O que é gestão de portfólio de projetos?

Gerenciar um portfólio de projetos não é apenas executar vários projetos simultaneamente. Cada carteira (ou portfólio) de projetos deve ser analisada individualmente, buscando identificar sua capacidade de gerar valor para o negócio e sua aderência aos objetivos definidos no planejamento estratégico. No portfólio, deve constar um ou mais objetivos de negócio bem definidos e benefícios tangibilizados em metas.

No que diz respeito ao gerente de projeto, seu trabalho é garantir que os seus projetos sejam desenvolvidos de forma correta e concluídos com sucesso. Enquanto isso, o gestor do portfólio trabalha para que os projetos certos sejam executados de forma a alcançar os objetivos da carteira.
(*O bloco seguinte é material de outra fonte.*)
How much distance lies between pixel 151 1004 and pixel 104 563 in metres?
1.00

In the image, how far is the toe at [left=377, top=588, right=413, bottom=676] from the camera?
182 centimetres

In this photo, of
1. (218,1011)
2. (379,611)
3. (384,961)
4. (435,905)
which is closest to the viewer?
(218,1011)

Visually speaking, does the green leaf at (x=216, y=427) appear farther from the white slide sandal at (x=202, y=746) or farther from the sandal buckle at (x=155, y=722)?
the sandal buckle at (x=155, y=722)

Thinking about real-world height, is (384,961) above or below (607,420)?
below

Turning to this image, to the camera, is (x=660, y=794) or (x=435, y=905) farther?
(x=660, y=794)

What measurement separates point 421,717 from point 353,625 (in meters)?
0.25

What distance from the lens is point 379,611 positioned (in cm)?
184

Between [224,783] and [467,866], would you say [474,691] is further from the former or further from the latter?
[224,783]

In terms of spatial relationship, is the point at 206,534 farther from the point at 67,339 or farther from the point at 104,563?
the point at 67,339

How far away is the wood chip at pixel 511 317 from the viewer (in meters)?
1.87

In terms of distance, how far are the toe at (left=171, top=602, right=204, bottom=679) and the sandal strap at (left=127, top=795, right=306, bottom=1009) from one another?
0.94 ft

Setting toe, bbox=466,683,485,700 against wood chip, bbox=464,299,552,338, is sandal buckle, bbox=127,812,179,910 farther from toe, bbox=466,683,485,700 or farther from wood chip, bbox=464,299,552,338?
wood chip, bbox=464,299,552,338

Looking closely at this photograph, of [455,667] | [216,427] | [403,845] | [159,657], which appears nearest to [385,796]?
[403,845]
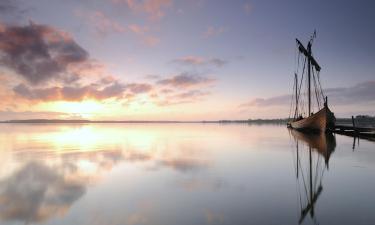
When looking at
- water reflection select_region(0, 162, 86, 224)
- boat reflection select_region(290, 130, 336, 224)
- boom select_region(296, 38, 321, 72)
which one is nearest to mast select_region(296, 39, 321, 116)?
boom select_region(296, 38, 321, 72)

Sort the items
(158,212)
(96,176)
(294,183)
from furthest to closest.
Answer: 1. (96,176)
2. (294,183)
3. (158,212)

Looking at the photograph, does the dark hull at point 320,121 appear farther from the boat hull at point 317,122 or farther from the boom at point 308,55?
the boom at point 308,55

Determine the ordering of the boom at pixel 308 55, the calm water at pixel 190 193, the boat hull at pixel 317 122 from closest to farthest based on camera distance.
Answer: the calm water at pixel 190 193
the boat hull at pixel 317 122
the boom at pixel 308 55

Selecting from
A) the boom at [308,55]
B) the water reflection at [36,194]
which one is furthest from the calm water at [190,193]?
the boom at [308,55]

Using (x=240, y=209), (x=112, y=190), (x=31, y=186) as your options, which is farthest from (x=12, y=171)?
(x=240, y=209)

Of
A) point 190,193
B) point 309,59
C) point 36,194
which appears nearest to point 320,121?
point 309,59

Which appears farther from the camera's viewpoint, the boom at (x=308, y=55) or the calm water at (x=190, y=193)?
the boom at (x=308, y=55)

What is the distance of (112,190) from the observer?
12.3 metres

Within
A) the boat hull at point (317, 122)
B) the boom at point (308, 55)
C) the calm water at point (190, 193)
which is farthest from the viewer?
the boom at point (308, 55)

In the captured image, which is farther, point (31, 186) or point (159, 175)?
point (159, 175)

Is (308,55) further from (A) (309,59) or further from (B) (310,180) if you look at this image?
(B) (310,180)

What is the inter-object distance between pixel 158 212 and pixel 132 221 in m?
1.09

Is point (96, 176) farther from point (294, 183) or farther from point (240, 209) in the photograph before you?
point (294, 183)

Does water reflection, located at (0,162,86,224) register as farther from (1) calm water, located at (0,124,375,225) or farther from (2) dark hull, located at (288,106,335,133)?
(2) dark hull, located at (288,106,335,133)
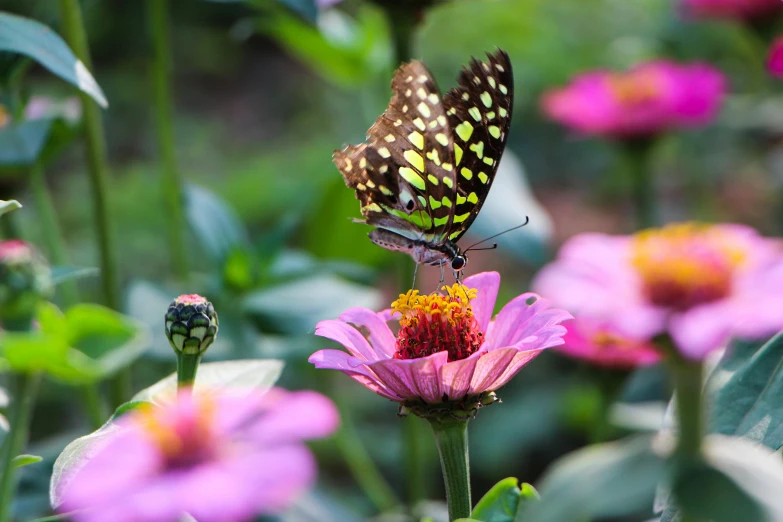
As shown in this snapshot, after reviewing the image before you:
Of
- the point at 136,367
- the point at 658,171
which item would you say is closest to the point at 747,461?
the point at 136,367

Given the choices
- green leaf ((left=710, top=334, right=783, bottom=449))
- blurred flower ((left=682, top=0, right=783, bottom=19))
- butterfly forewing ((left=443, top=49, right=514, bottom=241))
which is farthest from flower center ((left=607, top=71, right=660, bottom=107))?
green leaf ((left=710, top=334, right=783, bottom=449))

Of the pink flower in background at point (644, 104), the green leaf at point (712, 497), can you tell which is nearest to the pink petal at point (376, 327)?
the green leaf at point (712, 497)

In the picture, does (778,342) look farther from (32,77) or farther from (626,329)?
(32,77)

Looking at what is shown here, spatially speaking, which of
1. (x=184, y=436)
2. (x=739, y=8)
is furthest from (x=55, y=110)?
(x=739, y=8)

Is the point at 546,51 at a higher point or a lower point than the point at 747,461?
higher

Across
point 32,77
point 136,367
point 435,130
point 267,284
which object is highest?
point 32,77

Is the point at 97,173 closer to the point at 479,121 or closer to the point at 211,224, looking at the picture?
the point at 211,224

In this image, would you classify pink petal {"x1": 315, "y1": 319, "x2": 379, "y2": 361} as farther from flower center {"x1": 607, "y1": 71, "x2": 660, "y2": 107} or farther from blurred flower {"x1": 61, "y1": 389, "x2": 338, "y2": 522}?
flower center {"x1": 607, "y1": 71, "x2": 660, "y2": 107}
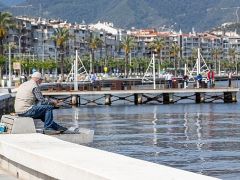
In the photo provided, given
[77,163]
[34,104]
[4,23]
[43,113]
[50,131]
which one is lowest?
[50,131]

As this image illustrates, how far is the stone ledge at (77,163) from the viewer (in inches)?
336

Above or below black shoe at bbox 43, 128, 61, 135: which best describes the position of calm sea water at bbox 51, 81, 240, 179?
below

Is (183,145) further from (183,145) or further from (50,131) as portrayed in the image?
(50,131)

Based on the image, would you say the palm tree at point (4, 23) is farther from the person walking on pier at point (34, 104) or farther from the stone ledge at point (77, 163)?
the stone ledge at point (77, 163)

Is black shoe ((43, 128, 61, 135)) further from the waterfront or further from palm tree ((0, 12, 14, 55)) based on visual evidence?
palm tree ((0, 12, 14, 55))

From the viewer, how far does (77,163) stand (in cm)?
955

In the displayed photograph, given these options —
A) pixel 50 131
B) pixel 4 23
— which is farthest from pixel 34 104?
pixel 4 23

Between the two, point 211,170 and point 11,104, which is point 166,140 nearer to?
point 211,170

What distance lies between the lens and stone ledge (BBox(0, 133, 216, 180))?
8.54m

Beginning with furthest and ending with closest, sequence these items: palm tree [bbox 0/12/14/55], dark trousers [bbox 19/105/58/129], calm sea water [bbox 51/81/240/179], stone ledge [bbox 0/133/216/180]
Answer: palm tree [bbox 0/12/14/55] < calm sea water [bbox 51/81/240/179] < dark trousers [bbox 19/105/58/129] < stone ledge [bbox 0/133/216/180]

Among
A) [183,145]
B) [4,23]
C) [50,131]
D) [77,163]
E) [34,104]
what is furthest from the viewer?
[4,23]

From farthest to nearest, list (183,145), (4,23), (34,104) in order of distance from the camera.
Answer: (4,23), (183,145), (34,104)

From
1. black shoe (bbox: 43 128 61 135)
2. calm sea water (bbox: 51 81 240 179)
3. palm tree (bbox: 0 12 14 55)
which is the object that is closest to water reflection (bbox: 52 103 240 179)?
calm sea water (bbox: 51 81 240 179)

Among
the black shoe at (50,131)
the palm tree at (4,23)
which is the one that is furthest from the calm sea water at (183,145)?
the palm tree at (4,23)
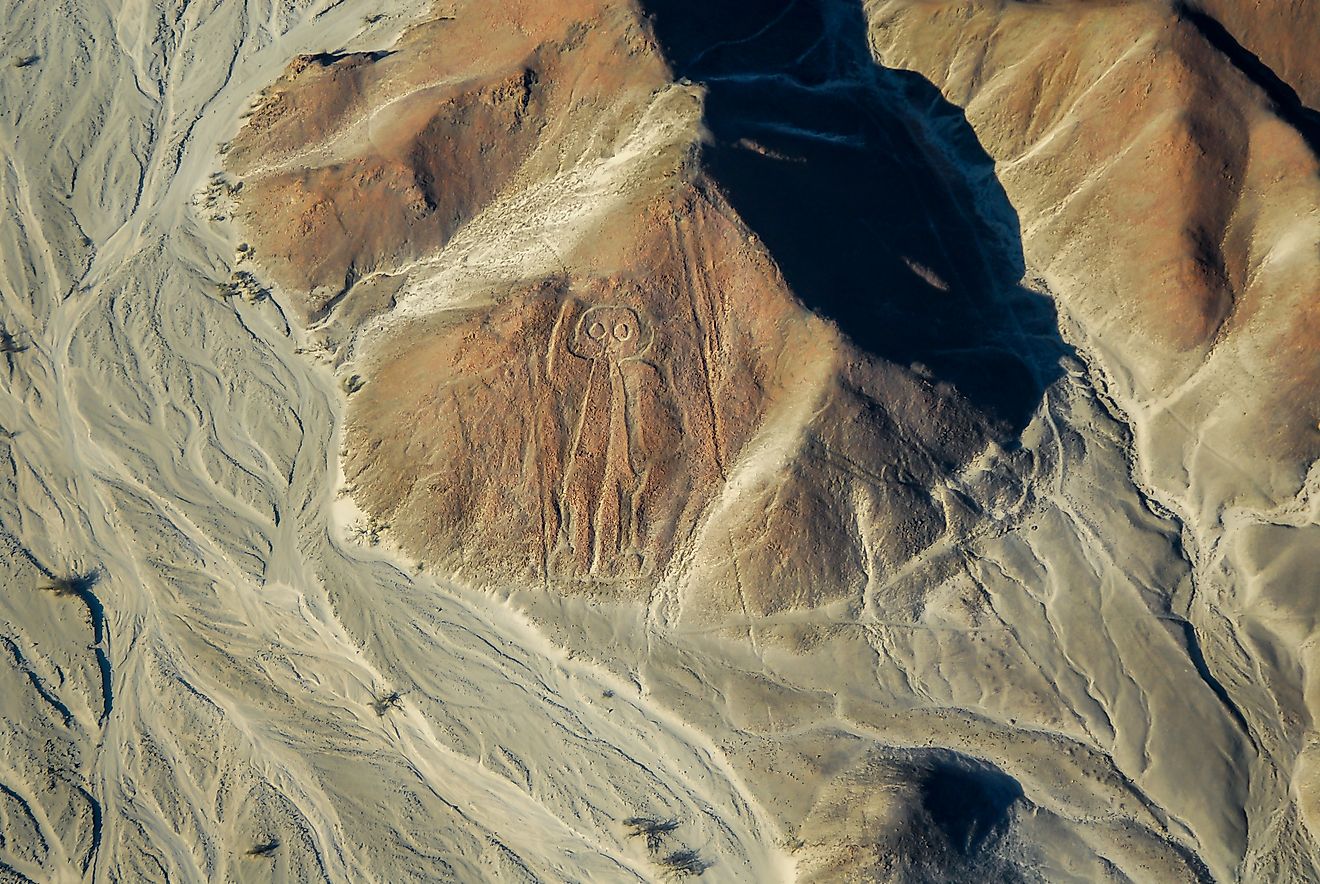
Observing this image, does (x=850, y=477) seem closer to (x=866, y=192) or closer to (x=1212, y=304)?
(x=866, y=192)

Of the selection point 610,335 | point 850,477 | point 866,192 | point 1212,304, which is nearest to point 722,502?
point 850,477

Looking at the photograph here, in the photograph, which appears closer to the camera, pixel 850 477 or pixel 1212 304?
pixel 850 477

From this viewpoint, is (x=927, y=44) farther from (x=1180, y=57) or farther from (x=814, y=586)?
(x=814, y=586)

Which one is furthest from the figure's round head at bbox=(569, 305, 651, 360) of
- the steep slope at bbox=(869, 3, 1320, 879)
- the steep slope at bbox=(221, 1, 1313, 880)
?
the steep slope at bbox=(869, 3, 1320, 879)

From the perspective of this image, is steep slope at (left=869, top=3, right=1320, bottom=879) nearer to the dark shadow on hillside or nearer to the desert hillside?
the desert hillside

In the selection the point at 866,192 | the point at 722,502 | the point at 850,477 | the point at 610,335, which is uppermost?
the point at 866,192

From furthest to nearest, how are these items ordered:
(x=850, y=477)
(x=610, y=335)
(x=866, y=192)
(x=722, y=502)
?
(x=866, y=192)
(x=722, y=502)
(x=610, y=335)
(x=850, y=477)

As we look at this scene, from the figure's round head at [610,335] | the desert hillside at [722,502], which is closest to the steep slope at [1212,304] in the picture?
the desert hillside at [722,502]

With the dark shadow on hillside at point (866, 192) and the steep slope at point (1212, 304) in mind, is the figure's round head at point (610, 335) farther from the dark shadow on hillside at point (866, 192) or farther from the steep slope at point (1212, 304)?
the steep slope at point (1212, 304)

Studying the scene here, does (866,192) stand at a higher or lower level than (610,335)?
higher
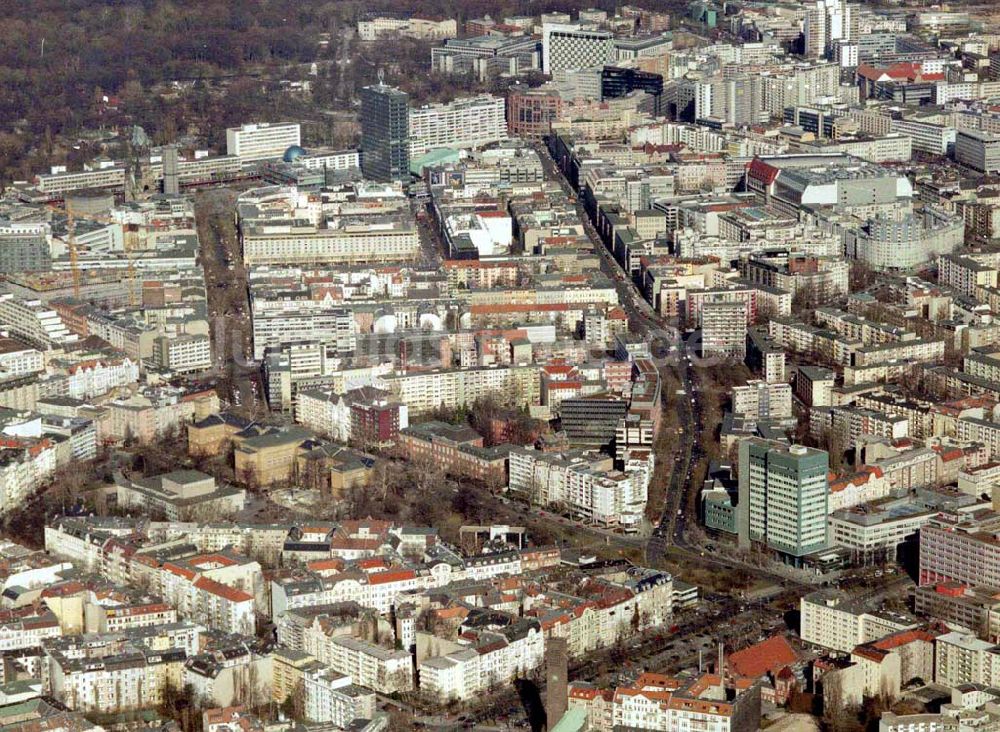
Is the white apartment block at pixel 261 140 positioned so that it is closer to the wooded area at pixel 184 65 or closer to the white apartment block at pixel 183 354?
the wooded area at pixel 184 65

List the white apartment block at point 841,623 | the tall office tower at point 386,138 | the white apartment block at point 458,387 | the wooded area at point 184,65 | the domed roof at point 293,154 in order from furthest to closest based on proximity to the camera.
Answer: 1. the wooded area at point 184,65
2. the domed roof at point 293,154
3. the tall office tower at point 386,138
4. the white apartment block at point 458,387
5. the white apartment block at point 841,623

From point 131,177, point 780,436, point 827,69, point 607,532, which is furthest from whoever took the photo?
point 827,69

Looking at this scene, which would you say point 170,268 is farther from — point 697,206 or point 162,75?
point 162,75

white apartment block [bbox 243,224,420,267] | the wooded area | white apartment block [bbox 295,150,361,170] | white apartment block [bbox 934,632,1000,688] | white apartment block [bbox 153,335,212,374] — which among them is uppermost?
the wooded area

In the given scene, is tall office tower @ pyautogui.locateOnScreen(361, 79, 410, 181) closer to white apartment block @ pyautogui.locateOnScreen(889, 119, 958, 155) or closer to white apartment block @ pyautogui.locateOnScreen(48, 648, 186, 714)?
white apartment block @ pyautogui.locateOnScreen(889, 119, 958, 155)

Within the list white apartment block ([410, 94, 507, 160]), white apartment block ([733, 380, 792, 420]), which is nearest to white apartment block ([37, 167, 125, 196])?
white apartment block ([410, 94, 507, 160])

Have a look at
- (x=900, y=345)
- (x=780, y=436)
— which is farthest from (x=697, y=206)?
(x=780, y=436)

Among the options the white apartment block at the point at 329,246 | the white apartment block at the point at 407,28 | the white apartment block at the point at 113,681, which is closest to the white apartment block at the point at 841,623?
the white apartment block at the point at 113,681
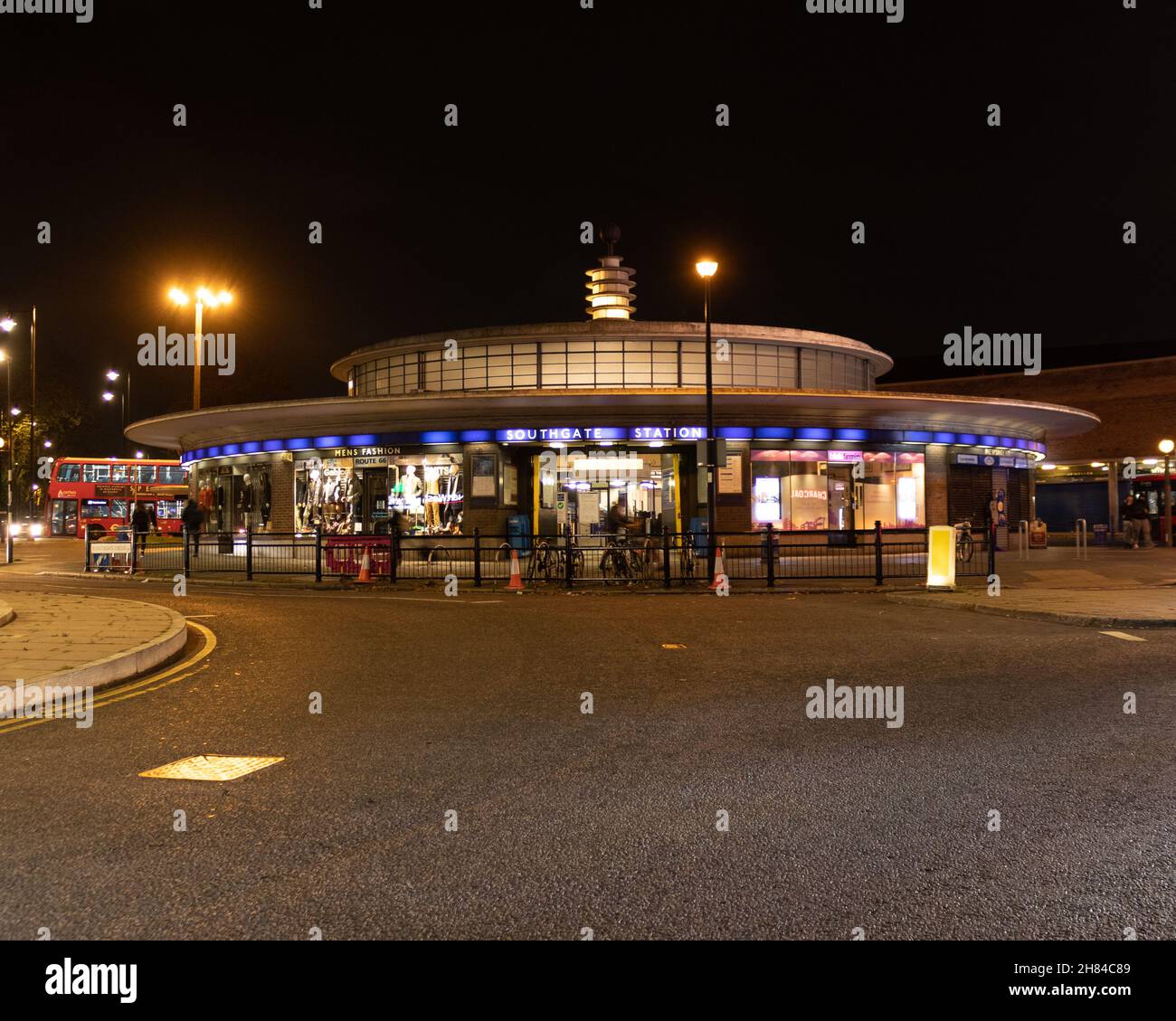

gestão de portfólio de projetos (PPM, do inglês, Project Portfolio Management) trabalha diversos projetos em um único portfólio, com objetivos comuns de resultado. Ela visa a maximização dos benefícios e a otimização na alocação integrada dos recursos da empresa.

No artigo de hoje, explicaremos, detalhadamente, o que é gestão de projetos e como ela é determinante para a inteligência estratégica da sua empresa. Ficou interessado? Continue a leitura!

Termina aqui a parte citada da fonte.